** PROBLEM DETAILS **
The data must be returned in full and exactly as given.

Stored data

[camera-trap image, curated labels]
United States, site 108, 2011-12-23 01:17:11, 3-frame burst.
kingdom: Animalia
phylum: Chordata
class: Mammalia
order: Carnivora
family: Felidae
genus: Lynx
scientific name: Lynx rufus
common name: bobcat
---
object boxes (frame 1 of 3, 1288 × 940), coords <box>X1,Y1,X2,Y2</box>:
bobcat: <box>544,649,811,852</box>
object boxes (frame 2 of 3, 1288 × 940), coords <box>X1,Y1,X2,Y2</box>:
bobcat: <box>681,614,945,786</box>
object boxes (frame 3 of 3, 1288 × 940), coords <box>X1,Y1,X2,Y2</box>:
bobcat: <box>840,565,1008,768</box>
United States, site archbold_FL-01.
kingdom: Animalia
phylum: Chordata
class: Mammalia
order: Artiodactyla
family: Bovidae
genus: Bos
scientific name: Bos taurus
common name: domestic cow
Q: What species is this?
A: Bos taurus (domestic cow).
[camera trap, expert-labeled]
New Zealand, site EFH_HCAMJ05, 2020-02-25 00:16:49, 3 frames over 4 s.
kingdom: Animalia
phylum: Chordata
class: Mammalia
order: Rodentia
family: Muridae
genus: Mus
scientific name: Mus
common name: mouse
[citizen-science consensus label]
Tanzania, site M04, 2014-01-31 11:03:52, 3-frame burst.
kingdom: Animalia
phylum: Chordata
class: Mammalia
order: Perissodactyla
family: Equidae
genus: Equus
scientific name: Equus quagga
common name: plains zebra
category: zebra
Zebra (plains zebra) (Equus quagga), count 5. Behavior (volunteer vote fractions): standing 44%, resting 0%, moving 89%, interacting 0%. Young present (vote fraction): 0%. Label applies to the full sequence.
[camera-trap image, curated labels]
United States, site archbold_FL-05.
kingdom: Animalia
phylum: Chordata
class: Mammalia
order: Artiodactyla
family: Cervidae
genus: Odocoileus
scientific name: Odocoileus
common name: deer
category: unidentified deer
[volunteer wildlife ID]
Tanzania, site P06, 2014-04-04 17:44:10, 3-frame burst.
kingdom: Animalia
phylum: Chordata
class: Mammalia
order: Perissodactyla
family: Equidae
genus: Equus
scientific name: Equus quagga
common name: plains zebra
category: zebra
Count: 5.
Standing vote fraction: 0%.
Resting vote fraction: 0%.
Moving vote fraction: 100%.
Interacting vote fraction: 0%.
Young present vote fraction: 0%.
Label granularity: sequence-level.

** WRITTEN SOLUTION **
[camera-trap image, curated labels]
United States, site 108, 2011-12-23 01:17:11, 3-frame burst.
kingdom: Animalia
phylum: Chordata
class: Mammalia
order: Carnivora
family: Felidae
genus: Lynx
scientific name: Lynx rufus
common name: bobcat
---
object boxes (frame 1 of 3, 1288 × 940), coords <box>X1,Y1,X2,Y2</box>:
bobcat: <box>544,649,811,852</box>
object boxes (frame 2 of 3, 1288 × 940), coords <box>X1,Y1,X2,Y2</box>:
bobcat: <box>681,614,945,786</box>
object boxes (frame 3 of 3, 1288 × 940), coords <box>X1,Y1,X2,Y2</box>:
bobcat: <box>840,565,1008,768</box>
United States, site archbold_FL-01.
kingdom: Animalia
phylum: Chordata
class: Mammalia
order: Artiodactyla
family: Bovidae
genus: Bos
scientific name: Bos taurus
common name: domestic cow
Q: What species is this?
A: Bos taurus (domestic cow).
[camera trap, expert-labeled]
New Zealand, site EFH_HCAMJ05, 2020-02-25 00:16:49, 3 frames over 4 s.
kingdom: Animalia
phylum: Chordata
class: Mammalia
order: Rodentia
family: Muridae
genus: Mus
scientific name: Mus
common name: mouse
[citizen-science consensus label]
Tanzania, site M04, 2014-01-31 11:03:52, 3-frame burst.
kingdom: Animalia
phylum: Chordata
class: Mammalia
order: Perissodactyla
family: Equidae
genus: Equus
scientific name: Equus quagga
common name: plains zebra
category: zebra
Zebra (plains zebra) (Equus quagga), count 5. Behavior (volunteer vote fractions): standing 44%, resting 0%, moving 89%, interacting 0%. Young present (vote fraction): 0%. Label applies to the full sequence.
[camera-trap image, curated labels]
United States, site archbold_FL-05.
kingdom: Animalia
phylum: Chordata
class: Mammalia
order: Artiodactyla
family: Cervidae
genus: Odocoileus
scientific name: Odocoileus
common name: deer
category: unidentified deer
[volunteer wildlife ID]
Tanzania, site P06, 2014-04-04 17:44:10, 3-frame burst.
kingdom: Animalia
phylum: Chordata
class: Mammalia
order: Perissodactyla
family: Equidae
genus: Equus
scientific name: Equus quagga
common name: plains zebra
category: zebra
Count: 5.
Standing vote fraction: 0%.
Resting vote fraction: 0%.
Moving vote fraction: 100%.
Interacting vote fraction: 0%.
Young present vote fraction: 0%.
Label granularity: sequence-level.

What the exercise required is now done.